- _DÉFI A_
Transcrivez intégralement, sans la moindre modification, l'extrait ci-dessous sur le printemps québécois.

J’inaugure ici une autre section de ce blogue du voisin: le papier non publié, ignoré par les médias, pour une raison ou pour une autre…
Voici un texte co-écrit par 4 profs contre la hausse, dont moi-même.
Pour un printemps québécois!
Philippe Boudreau, professeur de science politique, Collège Ahuntsic; Jean-Félix Chénier, professeur de science politique, Collège de Maisonneuve; Julie Cloutier, professeure de philosophie, Collège Ahuntsic; Simon Labelle, professeur de physique, Collège de Valleyfield.
Un printemps québécois prend forme. Amorcé par la mobilisation historique des étudiants contre la hausse des droits de scolarité, il se poursuit en amenant avec lui la colère, le sentiment d’impuissance et de dépossession d’une majorité de citoyens face à leur élite politique et économique, jugée non-représentative de leurs intérêts et préoccupations.

- _ENTRÉES_
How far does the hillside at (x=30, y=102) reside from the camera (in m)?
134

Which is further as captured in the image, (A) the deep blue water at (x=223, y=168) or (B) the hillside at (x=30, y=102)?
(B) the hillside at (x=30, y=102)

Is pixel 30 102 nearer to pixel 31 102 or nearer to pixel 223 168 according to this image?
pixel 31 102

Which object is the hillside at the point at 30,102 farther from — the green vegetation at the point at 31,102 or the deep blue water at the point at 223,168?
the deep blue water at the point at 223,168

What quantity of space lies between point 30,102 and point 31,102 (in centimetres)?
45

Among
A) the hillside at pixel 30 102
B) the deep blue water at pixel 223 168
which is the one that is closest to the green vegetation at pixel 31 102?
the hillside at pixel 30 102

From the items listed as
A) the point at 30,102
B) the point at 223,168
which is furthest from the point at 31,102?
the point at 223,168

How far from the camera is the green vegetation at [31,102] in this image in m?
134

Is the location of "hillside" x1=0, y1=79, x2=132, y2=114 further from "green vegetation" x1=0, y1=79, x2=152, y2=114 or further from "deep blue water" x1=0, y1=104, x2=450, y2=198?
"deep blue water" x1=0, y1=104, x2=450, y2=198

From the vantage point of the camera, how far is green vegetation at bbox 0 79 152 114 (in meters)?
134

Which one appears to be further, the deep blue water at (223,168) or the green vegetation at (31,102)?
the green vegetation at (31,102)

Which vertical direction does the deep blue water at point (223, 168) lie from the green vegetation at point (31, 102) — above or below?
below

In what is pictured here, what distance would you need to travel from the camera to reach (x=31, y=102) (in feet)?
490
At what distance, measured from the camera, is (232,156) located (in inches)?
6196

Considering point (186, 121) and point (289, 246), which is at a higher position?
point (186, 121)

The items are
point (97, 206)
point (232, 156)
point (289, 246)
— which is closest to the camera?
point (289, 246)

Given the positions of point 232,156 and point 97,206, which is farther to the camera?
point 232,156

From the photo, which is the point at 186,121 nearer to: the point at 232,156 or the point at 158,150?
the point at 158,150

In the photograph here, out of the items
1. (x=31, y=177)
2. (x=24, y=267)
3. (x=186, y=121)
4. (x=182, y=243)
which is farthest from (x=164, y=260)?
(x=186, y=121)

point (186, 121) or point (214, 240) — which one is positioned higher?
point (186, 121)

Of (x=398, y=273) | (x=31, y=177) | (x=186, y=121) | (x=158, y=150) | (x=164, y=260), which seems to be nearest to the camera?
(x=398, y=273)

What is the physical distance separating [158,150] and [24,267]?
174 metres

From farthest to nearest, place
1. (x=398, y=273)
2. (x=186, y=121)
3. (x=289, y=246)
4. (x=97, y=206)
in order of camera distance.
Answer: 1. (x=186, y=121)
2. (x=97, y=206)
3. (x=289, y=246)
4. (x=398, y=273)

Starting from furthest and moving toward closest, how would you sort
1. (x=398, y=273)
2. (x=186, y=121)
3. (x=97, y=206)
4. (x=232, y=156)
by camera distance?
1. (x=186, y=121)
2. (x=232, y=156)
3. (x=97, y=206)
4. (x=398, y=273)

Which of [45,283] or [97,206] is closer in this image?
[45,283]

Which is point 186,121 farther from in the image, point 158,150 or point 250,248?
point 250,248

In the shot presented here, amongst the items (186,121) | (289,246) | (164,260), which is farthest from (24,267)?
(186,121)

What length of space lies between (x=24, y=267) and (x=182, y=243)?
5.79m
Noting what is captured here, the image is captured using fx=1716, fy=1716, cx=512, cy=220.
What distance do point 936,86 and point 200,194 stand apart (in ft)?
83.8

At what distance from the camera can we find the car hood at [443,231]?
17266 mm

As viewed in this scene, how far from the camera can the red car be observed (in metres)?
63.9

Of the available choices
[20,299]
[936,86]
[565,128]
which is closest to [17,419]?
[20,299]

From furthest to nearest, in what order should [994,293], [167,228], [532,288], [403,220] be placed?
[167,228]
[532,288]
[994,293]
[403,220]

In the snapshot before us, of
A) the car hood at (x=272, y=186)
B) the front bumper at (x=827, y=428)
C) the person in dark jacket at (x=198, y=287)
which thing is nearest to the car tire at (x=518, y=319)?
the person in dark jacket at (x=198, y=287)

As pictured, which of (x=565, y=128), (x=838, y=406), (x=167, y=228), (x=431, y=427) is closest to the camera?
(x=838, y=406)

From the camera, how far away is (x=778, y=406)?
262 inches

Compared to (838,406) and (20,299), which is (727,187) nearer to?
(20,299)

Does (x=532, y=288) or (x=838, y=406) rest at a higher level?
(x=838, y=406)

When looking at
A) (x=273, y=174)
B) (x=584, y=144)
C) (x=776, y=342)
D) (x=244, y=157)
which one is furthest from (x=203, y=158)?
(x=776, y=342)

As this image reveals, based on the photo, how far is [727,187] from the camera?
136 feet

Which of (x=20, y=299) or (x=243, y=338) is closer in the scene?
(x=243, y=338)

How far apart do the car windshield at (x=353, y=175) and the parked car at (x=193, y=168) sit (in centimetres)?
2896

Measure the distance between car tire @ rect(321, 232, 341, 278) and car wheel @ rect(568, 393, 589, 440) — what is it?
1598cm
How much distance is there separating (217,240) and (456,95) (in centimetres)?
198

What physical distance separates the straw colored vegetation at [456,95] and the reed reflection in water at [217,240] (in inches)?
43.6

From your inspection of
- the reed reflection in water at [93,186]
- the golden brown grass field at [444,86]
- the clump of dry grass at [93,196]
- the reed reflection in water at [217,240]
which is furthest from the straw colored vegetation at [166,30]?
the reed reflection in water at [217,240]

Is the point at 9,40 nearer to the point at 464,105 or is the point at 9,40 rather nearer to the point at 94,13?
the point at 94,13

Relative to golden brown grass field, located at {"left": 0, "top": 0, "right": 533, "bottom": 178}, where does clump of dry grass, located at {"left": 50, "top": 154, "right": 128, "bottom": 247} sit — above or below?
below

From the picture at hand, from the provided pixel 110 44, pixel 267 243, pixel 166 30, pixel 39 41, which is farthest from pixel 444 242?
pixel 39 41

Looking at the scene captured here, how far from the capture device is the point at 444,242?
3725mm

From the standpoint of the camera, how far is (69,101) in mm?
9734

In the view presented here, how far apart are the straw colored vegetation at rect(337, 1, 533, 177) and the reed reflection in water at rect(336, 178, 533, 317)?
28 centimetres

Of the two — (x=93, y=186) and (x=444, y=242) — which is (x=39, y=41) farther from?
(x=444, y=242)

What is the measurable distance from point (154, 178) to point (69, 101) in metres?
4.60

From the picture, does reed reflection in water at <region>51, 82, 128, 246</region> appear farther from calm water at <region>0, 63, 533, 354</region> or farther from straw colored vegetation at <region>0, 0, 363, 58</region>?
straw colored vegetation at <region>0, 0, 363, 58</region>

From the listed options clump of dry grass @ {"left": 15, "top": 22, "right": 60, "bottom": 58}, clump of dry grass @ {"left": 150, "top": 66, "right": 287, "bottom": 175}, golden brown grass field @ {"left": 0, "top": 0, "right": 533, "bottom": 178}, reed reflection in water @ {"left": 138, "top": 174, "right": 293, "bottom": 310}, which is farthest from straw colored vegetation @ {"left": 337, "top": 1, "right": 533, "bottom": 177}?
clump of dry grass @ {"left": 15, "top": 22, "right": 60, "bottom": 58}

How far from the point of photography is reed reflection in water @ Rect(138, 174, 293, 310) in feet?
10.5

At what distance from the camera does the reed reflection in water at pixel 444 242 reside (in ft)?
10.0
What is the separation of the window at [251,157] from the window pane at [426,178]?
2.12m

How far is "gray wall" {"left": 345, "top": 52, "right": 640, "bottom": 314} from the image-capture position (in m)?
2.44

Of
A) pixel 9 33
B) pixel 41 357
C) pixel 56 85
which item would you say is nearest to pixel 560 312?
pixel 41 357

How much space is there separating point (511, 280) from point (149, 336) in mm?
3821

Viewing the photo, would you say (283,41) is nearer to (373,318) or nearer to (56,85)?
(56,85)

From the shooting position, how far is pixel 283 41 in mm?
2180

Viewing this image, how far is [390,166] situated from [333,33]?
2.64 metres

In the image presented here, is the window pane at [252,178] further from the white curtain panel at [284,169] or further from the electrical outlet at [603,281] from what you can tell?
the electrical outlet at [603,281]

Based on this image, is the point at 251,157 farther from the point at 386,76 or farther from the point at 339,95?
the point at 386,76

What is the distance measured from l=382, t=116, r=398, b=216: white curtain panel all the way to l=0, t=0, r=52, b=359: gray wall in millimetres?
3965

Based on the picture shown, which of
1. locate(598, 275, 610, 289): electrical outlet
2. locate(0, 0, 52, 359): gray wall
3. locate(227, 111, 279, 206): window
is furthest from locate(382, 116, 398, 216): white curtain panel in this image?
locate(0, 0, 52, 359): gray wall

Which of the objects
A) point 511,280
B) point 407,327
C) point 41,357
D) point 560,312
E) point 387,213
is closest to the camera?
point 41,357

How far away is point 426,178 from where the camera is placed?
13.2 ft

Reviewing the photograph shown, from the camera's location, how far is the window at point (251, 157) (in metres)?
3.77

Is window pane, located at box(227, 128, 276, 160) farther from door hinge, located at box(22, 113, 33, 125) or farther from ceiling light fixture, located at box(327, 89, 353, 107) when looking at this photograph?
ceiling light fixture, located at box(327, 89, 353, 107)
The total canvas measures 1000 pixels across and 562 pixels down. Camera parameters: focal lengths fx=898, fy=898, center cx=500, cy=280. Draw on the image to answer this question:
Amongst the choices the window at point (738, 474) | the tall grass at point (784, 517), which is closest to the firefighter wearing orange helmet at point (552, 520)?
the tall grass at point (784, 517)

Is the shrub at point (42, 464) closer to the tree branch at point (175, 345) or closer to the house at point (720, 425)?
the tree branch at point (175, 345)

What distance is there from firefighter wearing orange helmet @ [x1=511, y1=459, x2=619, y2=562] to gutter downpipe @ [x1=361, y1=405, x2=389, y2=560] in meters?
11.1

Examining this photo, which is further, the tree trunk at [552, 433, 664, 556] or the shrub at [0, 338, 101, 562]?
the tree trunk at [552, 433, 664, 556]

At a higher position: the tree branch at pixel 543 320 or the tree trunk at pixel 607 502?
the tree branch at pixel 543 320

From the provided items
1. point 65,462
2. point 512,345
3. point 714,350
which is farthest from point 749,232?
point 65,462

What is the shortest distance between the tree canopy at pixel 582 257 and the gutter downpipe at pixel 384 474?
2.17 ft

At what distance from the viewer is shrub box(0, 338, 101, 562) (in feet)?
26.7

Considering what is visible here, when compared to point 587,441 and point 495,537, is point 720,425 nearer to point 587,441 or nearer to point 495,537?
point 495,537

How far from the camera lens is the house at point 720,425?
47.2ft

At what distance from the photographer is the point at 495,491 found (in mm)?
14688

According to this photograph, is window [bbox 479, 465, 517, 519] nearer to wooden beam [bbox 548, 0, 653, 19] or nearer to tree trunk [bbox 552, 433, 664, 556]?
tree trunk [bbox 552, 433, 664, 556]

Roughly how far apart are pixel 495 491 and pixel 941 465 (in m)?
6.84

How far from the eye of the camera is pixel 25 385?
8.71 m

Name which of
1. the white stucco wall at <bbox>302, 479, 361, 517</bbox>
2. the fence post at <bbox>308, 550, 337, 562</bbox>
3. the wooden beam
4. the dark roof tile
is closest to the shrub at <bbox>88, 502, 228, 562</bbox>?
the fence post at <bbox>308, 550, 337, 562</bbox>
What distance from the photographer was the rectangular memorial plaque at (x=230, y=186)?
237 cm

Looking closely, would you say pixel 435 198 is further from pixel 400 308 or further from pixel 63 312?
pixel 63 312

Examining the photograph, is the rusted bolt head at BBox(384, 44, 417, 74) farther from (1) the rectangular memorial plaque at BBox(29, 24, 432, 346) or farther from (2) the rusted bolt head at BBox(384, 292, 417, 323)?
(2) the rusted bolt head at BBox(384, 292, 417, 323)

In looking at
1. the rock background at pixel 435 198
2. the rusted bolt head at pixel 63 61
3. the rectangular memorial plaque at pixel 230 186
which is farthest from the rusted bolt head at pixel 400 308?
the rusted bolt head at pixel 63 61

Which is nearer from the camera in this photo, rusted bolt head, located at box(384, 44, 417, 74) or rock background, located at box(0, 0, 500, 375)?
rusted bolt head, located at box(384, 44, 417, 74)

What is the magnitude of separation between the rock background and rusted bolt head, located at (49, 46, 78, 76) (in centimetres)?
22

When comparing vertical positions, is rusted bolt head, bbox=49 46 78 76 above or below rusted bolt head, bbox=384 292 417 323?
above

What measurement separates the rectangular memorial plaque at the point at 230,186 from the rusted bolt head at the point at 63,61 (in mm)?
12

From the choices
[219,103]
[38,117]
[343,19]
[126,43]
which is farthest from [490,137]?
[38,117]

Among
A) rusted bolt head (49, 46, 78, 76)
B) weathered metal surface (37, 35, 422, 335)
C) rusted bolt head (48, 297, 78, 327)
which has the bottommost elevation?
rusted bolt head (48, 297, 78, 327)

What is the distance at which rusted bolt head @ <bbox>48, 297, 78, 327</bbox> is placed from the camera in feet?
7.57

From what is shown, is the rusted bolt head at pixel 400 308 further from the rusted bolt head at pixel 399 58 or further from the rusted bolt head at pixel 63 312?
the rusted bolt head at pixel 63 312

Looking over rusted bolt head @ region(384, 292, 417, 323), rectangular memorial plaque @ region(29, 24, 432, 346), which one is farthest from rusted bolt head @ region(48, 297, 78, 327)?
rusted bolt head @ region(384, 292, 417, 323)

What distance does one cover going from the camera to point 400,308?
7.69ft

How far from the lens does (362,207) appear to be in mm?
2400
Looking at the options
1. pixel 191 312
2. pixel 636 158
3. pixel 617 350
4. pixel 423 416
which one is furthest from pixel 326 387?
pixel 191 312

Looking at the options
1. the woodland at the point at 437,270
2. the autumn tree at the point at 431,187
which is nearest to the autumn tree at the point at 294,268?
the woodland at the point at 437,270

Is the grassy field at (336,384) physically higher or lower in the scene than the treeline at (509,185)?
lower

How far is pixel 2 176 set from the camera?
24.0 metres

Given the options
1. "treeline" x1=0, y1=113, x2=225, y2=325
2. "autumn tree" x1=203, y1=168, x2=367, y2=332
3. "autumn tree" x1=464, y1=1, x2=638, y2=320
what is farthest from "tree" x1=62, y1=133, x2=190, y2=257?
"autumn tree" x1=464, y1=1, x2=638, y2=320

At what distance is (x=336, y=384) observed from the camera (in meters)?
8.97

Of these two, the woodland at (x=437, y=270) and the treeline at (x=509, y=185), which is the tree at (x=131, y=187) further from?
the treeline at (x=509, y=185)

- _DÉFI B_
Affichez chaque ligne des entrées ci-dessus qui contient le mot « shown ».

- _RÉPONSE ATTENDUE A_
J’inaugure ici une autre section de ce blogue du voisin: le papier non publié, ignoré par les médias, pour une raison ou pour une autre…
Voici un texte co-écrit par 4 profs contre la hausse, dont moi-même.
Pour un printemps québécois!
Philippe Boudreau, professeur de science politique, Collège Ahuntsic; Jean-Félix Chénier, professeur de science politique, Collège de Maisonneuve; Julie Cloutier, professeure de philosophie, Collège Ahuntsic; Simon Labelle, professeur de physique, Collège de Valleyfield.
Un printemps québécois prend forme. Amorcé par la mobilisation historique des étudiants contre la hausse des droits de scolarité, il se poursuit en amenant avec lui la colère, le sentiment d’impuissance et de dépossession d’une majorité de citoyens face à leur élite politique et économique, jugée non-représentative de leurs intérêts et préoccupations.

- _RÉPONSE ATTENDUE B_
Based on the picture shown, which of
Reviewing the photograph shown, from the camera's location, how far is the window at point (251, 157) (in metres)?
From what is shown, is the rusted bolt head at pixel 400 308 further from the rusted bolt head at pixel 399 58 or further from the rusted bolt head at pixel 63 312?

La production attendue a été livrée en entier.